Nous l’allons montrer tout à l’heure.

Un Agneau se désaltérait

Dans le courant d’une onde pure.

Un loup survient à jeun, qui cherchait aventure,

Et que la faim en ces lieux attirait.

«Qui te rend si hardi de troubler mon breuvage?

Dit cet animal plein de rage:

Tu seras châtié de ta témérité.

– Sire, répond l’agneau, que Votre Majesté

Ne se mette pas en colère;

Mais plutôt qu’elle considère

Que je me vas désaltérant

Dans le courant,

Plus de vingt pas au-dessous d’Elle;

Et que par conséquent, en aucune façon

Je ne puis troubler sa boisson.

– Tu la troubles, reprit cette bête cruelle;

Et je sais que de moi tu médis l’an passé.

– Comment l’aurais-je fait si je n’étais pas né?
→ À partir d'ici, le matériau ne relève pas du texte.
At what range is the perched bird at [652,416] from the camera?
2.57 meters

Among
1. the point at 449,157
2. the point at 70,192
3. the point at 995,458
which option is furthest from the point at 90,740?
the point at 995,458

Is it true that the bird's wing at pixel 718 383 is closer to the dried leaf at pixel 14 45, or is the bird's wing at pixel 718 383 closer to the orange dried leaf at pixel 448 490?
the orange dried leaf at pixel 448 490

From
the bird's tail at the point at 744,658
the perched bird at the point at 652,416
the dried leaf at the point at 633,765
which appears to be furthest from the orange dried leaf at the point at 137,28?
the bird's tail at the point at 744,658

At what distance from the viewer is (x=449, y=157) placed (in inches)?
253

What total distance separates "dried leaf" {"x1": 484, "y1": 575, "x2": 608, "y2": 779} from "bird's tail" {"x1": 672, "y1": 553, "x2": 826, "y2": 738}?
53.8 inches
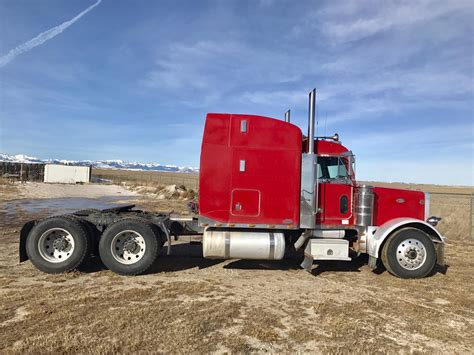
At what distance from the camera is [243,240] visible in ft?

Reprit l’agneau; je tette encor ma mère

– Si ce n’est toi, c’est donc ton frère.

– Je n’en ai point. – C’est donc l’un des tiens;

Car vous ne m’épargnez guère,

Vous, vos bergers et vos chiens.

On me l’a dit: il faut que je me venge.»

Là-dessus, au fond des forêts

Le loup l’emporte et puis le mange,

Sans autre forme de procès.

Загрузка...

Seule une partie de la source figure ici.